EXERCISE PROMPT –
Copy all of the records below verbatim.

== Segment start ==

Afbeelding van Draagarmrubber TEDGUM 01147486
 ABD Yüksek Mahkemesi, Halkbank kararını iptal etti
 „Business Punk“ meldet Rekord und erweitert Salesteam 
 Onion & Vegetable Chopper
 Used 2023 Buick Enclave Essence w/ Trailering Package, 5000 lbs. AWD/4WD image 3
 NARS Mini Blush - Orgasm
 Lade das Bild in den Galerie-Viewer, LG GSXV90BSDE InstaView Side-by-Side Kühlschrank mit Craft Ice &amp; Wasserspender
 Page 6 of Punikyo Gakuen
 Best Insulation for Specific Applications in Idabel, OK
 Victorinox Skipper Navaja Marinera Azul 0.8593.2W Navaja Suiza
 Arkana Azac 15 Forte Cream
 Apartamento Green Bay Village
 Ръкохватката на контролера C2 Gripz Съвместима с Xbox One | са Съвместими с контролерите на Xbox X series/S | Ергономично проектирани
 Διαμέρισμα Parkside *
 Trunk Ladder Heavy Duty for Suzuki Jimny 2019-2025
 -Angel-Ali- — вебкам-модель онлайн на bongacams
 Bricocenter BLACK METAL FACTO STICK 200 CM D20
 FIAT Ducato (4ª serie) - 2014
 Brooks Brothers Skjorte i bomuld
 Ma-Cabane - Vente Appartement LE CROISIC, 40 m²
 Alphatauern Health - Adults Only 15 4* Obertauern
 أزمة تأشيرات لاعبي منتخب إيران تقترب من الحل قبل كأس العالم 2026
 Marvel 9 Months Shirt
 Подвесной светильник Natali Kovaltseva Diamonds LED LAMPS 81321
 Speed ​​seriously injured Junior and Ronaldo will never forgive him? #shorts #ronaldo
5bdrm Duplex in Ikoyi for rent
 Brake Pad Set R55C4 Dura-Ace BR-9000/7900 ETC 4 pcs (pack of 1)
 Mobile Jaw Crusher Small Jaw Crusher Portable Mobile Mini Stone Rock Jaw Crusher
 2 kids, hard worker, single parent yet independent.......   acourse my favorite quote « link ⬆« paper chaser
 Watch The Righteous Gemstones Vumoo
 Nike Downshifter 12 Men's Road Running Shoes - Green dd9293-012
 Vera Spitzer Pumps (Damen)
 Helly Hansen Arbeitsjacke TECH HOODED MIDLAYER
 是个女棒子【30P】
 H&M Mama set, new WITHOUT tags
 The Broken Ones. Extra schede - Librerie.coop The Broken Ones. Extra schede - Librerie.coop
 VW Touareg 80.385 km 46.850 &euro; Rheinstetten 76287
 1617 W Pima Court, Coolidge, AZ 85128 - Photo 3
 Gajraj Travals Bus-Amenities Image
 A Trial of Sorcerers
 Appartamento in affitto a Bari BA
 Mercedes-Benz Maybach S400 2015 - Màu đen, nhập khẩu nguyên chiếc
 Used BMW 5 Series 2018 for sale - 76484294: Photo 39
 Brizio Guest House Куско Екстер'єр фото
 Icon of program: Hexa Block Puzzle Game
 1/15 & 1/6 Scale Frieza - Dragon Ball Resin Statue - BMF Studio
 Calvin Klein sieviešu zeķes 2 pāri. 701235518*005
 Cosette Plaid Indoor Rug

== Segment end ==

ANSWER SPACE –
Afbeelding van Draagarmrubber TEDGUM 01147486
 ABD Yüksek Mahkemesi, Halkbank kararını iptal etti
 „Business Punk“ meldet Rekord und erweitert Salesteam 
 Onion & Vegetable Chopper
 Used 2023 Buick Enclave Essence w/ Trailering Package, 5000 lbs. AWD/4WD image 3
 NARS Mini Blush - Orgasm
 Lade das Bild in den Galerie-Viewer, LG GSXV90BSDE InstaView Side-by-Side Kühlschrank mit Craft Ice &amp; Wasserspender
 Page 6 of Punikyo Gakuen
 Best Insulation for Specific Applications in Idabel, OK
 Victorinox Skipper Navaja Marinera Azul 0.8593.2W Navaja Suiza
 Arkana Azac 15 Forte Cream
 Apartamento Green Bay Village
 Ръкохватката на контролера C2 Gripz Съвместима с Xbox One | са Съвместими с контролерите на Xbox X series/S | Ергономично проектирани
 Διαμέρισμα Parkside *
 Trunk Ladder Heavy Duty for Suzuki Jimny 2019-2025
 -Angel-Ali- — вебкам-модель онлайн на bongacams
 Bricocenter BLACK METAL FACTO STICK 200 CM D20
 FIAT Ducato (4ª serie) - 2014
 Brooks Brothers Skjorte i bomuld
 Ma-Cabane - Vente Appartement LE CROISIC, 40 m²
 Alphatauern Health - Adults Only 15 4* Obertauern
 أزمة تأشيرات لاعبي منتخب إيران تقترب من الحل قبل كأس العالم 2026
 Marvel 9 Months Shirt
 Подвесной светильник Natali Kovaltseva Diamonds LED LAMPS 81321
 Speed ​​seriously injured Junior and Ronaldo will never forgive him? #shorts #ronaldo
5bdrm Duplex in Ikoyi for rent
 Brake Pad Set R55C4 Dura-Ace BR-9000/7900 ETC 4 pcs (pack of 1)
 Mobile Jaw Crusher Small Jaw Crusher Portable Mobile Mini Stone Rock Jaw Crusher
 2 kids, hard worker, single parent yet independent.......   acourse my favorite quote « link ⬆« paper chaser
 Watch The Righteous Gemstones Vumoo
 Nike Downshifter 12 Men's Road Running Shoes - Green dd9293-012
 Vera Spitzer Pumps (Damen)
 Helly Hansen Arbeitsjacke TECH HOODED MIDLAYER
 是个女棒子【30P】
 H&M Mama set, new WITHOUT tags
 The Broken Ones. Extra schede - Librerie.coop The Broken Ones. Extra schede - Librerie.coop
 VW Touareg 80.385 km 46.850 &euro; Rheinstetten 76287
 1617 W Pima Court, Coolidge, AZ 85128 - Photo 3
 Gajraj Travals Bus-Amenities Image
 A Trial of Sorcerers
 Appartamento in affitto a Bari BA
 Mercedes-Benz Maybach S400 2015 - Màu đen, nhập khẩu nguyên chiếc
 Used BMW 5 Series 2018 for sale - 76484294: Photo 39
 Brizio Guest House Куско Екстер'єр фото
 Icon of program: Hexa Block Puzzle Game
 1/15 & 1/6 Scale Frieza - Dragon Ball Resin Statue - BMF Studio
 Calvin Klein sieviešu zeķes 2 pāri. 701235518*005
 Cosette Plaid Indoor Rug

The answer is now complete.